“Could Not Boot” Error After Converting a Linux VMware to Hyper-V – CloudShell - The Legend of Hanuman

“Could Not Boot” Error After Converting a Linux VMware to Hyper-V – CloudShell


In my previous post, I was talking about converting vmware vms to Hyper-V. The Windows machines worked fine because it’s all Microsoft products, the vm knows how to fix the driver issues.

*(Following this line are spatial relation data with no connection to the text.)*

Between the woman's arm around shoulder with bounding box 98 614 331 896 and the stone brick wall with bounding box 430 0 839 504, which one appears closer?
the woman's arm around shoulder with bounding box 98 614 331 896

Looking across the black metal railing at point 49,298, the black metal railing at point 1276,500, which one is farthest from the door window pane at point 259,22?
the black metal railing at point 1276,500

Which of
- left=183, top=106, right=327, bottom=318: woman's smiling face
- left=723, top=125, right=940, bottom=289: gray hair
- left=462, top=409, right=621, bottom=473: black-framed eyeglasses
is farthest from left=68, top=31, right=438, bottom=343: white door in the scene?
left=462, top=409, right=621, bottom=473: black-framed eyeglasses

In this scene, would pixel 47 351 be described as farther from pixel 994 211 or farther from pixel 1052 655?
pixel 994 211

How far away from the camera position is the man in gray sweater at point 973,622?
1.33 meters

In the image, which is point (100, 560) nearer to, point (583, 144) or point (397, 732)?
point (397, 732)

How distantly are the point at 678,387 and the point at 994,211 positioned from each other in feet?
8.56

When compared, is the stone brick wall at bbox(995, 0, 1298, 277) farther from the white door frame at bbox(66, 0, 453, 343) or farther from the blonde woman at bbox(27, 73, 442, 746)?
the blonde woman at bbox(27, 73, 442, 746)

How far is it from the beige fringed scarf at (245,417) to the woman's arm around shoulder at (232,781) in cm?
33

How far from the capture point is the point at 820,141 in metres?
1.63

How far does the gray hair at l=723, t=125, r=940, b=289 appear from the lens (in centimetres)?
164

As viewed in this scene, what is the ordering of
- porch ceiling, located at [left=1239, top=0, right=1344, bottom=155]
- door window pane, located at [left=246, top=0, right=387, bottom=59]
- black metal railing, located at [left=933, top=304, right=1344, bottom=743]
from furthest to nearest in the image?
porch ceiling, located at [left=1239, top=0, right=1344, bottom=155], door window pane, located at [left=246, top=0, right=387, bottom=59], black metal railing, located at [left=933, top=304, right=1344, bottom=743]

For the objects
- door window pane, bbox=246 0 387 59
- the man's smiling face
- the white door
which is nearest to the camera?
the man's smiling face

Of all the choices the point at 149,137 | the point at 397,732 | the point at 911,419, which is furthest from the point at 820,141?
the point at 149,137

However, when you try to convert a Linux vm, you have to re-install the drivers of the new hypervisor, let’s understand a bit more in this post what happens with the linux vms after converting them.


Table of Contents

1 – The Error

When you start the vm, the following error has been thrown:

boot error the problem cloudshell
Figure 1 : The Error

This issue was caused by the incorrect drivers in the virtual machine that was using the vmware drivers and it is now running on top of a hyper-v server, that is, it’s missing the hyper-v drivers on this instance.

dracut creates an initial image used by the kernel for preloading the block device modules (such as IDE, SCSI or RAID) which are needed to access the root filesystem, mounting the root filesystem and booting into the real system.

At boot time, the kernel unpacks that archive into RAM disk, mounts and uses it as initial root file system. All finding of the root device happens in this early userspace.

Initramfs images are also called “initrd“.

1.2 – What is Initramfs?

Initramfs is a filesystem image that the bootloader will extract to memory after loading the kernel and before switching execution context to it. Such image is expected to contain all modules the kernel will need to find the block device containing the root filesystem.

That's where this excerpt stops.